Admission is $10-$15
A mainstay in the New York alternative comedy scene, with his own specials on HBO and Comedy Central, the sardonic storyteller has lots of chutzpah, challenging audiences to think rather than chasing the cheap laugh. At first, it's hard to discern whether Maron's tale of his lifelong spiritual journey is a genuine quest for enlightenment or merely a comic device to let him bitch about his neuroses. But the wild ride is so amusing that in the end it doesn't matter.
Maron's eclectic search for the meaning of life involved Beat culture, Hollywood, cocaine, Sam Kinison, international corporations, and finally Jerusalem -- a trip he claims was ordained by God, as was a directive to buy a Sony camcorder. He's at his best when riffing on the power of brand loyalty. Before settling into an uneasy acceptance of his true religion -- materialism -- Maron bares his soul: "My relationship with God was tenuous at best, but my relationship with the Philip Morris company and Marlboro cigarettes was really the core of my spirituality." In an attempt to quit smoking, he pays a visit to the cigarette company, but he's awed by the supremacy of the corporate machinery and leaves smoking filterless.

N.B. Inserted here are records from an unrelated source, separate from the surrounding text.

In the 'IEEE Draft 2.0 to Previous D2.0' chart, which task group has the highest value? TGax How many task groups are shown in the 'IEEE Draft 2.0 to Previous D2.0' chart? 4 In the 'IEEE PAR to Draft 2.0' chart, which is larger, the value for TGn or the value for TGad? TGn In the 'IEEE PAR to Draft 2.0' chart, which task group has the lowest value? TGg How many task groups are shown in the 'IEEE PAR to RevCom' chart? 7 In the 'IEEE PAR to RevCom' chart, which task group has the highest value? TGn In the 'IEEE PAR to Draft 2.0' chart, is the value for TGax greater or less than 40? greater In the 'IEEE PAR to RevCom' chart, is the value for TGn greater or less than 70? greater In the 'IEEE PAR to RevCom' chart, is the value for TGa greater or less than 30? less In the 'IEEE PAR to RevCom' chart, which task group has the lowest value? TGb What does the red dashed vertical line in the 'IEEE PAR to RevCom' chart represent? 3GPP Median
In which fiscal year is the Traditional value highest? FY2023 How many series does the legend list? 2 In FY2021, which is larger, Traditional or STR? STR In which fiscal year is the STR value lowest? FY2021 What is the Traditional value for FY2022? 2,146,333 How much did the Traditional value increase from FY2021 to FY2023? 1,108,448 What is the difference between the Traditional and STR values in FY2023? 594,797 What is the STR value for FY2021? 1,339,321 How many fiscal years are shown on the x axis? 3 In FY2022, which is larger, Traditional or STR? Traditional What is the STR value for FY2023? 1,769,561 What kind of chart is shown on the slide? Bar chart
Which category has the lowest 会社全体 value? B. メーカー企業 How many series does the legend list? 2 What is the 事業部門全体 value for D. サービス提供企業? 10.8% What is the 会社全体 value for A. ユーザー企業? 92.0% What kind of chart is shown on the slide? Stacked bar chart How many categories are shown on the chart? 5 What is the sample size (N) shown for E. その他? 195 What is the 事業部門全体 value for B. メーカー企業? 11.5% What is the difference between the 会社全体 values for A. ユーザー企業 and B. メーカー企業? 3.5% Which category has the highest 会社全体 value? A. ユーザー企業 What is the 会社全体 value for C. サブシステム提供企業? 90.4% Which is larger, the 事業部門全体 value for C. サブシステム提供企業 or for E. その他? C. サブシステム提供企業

In Jerusalem Syndrome, Maron expands upon his show material. He does his best to translate his manic delivery -- he's been compared to Robin Williams -- onto paper, but he's best seen live. Regardless, the memoir is packed with intelligent, cutting observations. Though Maron no longer thinks he's the chosen one -- "the cure was essentially living life" -- he's still got plenty to say. His next show, tentatively named Coming Clean, is about sex, technology, marriage, and conspiracy.